# *tosses Fluval 406 out nearest window*



## catchthecarp (Nov 22, 2014)

Not what you want to hear but for every person that gets a lemon there are many more who never have a problem. If it's under warranty contact Fluval and see if they will stand behind their product.


----------



## Tihsho (Oct 10, 2007)

Actually the company you want to contact is Hagen, Fluval is just their product line. In my experience with these filters 6/10 have issues. Out of those 6, 2 are errors based on the user. Be sure to check your piped to make sure they are tight. I HATE the Fluval pipes and tossed them for clear tubing for the purpose of seeing where I'm sucking air from. If the intake line is clear of bubbles but the output is full of them it's either the main o-ring which needs to be relubricated, a loose hose to quick disconnect, or a blown o-ring on the disconnect. Regardless, if you contact Hagen, be prepared for them to offer to send you new parts to fix it for a 'fee'.


----------



## end3r.P (Aug 31, 2015)

Sorry you're having trouble, and I have no help to offer, but +1 for the thread title


----------



## Zoomy (Sep 13, 2014)

Tihsho said:


> Actually the company you want to contact is Hagen, Fluval is just their product line. In my experience with these filters 6/10 have issues. Out of those 6, 2 are errors based on the user. Be sure to check your piped to make sure they are tight. I HATE the Fluval pipes and tossed them for clear tubing for the purpose of seeing where I'm sucking air from. If the intake line is clear of bubbles but the output is full of them it's either the main o-ring which needs to be relubricated, a loose hose to quick disconnect, or a blown o-ring on the disconnect. Regardless, if you contact Hagen, be prepared for them to offer to send you new parts to fix it for a 'fee'.


I've already replaced the O-ring once (which did help the air-lock issue), re-lubed it several times with silicone grease. Air-locking isn't the current issue. Now it's just rattling somewhere and the flow isn't what it was out of the box, even after replacing the water polishing filters and rinsing and squeezing the others out with tank water. Given that the impeller seized the other day, I'm guessing that's the issue.

I agree that those opaque and ribbed hoses are not the best design idea, for that very reason -- hard to rule out issues with those. I did recently pull them off and brush them out from both ends, but it didn't make a difference and not a lot of gunk came out of them.

I feel like I keep spending money on parts for a nearly new filter, which is getting old really fast. Especially when I've ended up purchasing parts that are broken in the package.

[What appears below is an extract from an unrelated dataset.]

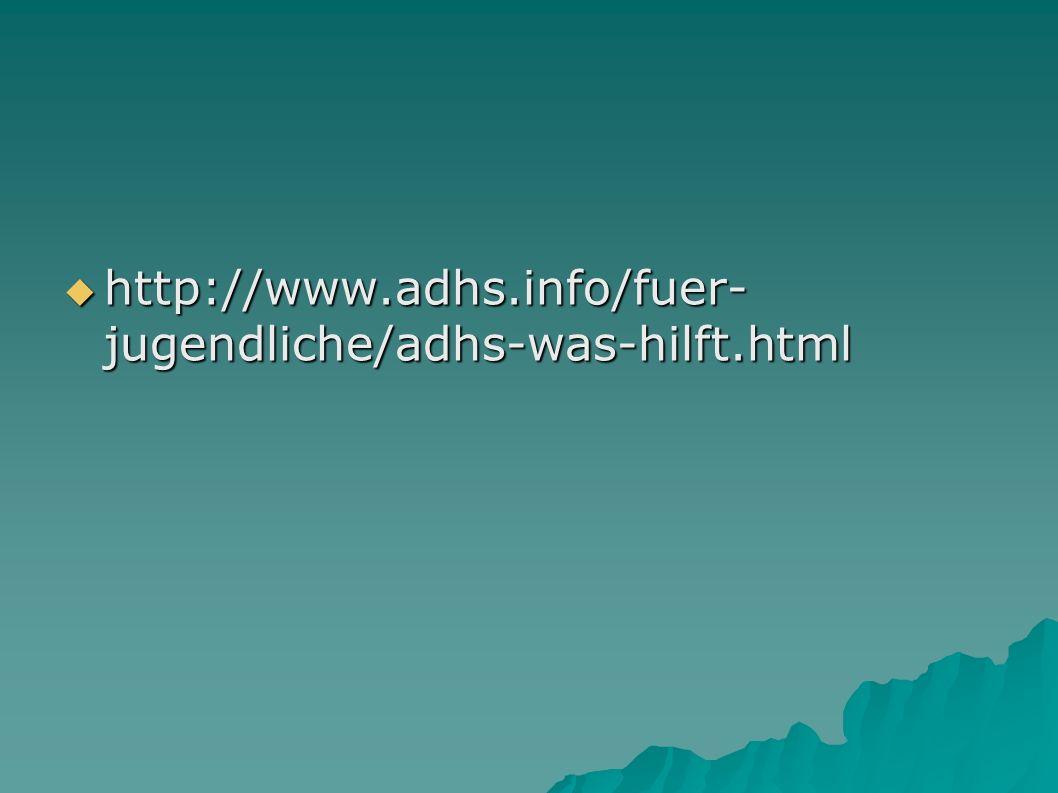 http://www.adhs.info/fuer-jugendliche/adhs-was-hilft.html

I am seriously thisclose to bagging the entire shebang and shoving it in a closet until the next neighborhood garage sale day.


----------



## Argus (May 22, 2013)

Tihsho said:


> I HATE the Fluval pipes and tossed them for clear tubing for the purpose of seeing where I'm sucking air from. If the intake line is clear of bubbles but the output is full of them it's either the main o-ring which needs to be relubricated, a loose hose to quick disconnect, or a blown o-ring on the disconnect. Regardless, if you contact Hagen, be prepared for them to offer to send you new parts to fix it for a 'fee'.


I probably should have gone to clear tubing when I added a diffuser. I put new hoses on so I could move the filter lower. Had a problem getting flow going because I left extra length in the tubes and the input had a loop. Could not get a good flow going. Removed the loop and all is fine.

What do you use to relubricate the main O-ring?


----------



## Zoomy (Sep 13, 2014)

Argus said:


> What do you use to relubricate the main O-ring?


It's a silicone grease in a tiny little tub in the plumbing aisle at Home Depot.


----------



## brian3676 (Dec 21, 2014)

I have 2 Fluval 306 filters on my 55g. They both work well, but are noisy. I tried rebuilding them even though they are only a few months old. Didn't help. Oh well, they are in the cabinet anyway. Should have just gone sump :-( from my experience hagen is usually pretty helpful as long as you have the recept.

Bump: Also, for lube I use Super lube. It's a food safe grease. I found others use it too.


----------



## TINNGG (Mar 9, 2005)

Mmmm... I have a fluval sitting in a cabinet. I mostly kept it as a backup for the eheim. I used the thing 6 months or so, noticed it wasn't pumping after a power outage and shut it off. The tank was unoccupied at the moment. Some time later, I went to set it up only to discover that apparently the impeller seized long enough to cause the motor housing to warp. I bought a replacement motor for it, but I just don't trust it, you know. For several months prior to my acquiring the eheim, it functioned via a power head attached to the outtake. Crude, but it worked...sortof.


----------



## WaterLife (Jul 1, 2015)

Throw it to me! Haha

Sorry to hear of the troubles. Maybe fix it to working condition or sell it as is. I hear they are powerful (high flow rates) though.
Since you might be taking a loss, it's worth giving a cheap SunSun filter a try. I recommend it. Otherwise get a eheim or go with a sump.


----------



## co2art (May 28, 2014)

A wise man once typed, "You should have gotten the proper sized Ehiem".

Sound like its sucking air either from around the big black o-ring that seals the top on or at the connection for the intake tubing.


----------



## Zoomy (Sep 13, 2014)

TINNGG said:


> Mmmm... I have a fluval sitting in a cabinet. I mostly kept it as a backup for the eheim. I used the thing 6 months or so, noticed it wasn't pumping after a power outage and shut it off. The tank was unoccupied at the moment. Some time later, I went to set it up only to discover that apparently the impeller seized long enough to cause the motor housing to warp. I bought a replacement motor for it, but I just don't trust it, you know. For several months prior to my acquiring the eheim, it functioned via a power head attached to the outtake. Crude, but it worked...sortof.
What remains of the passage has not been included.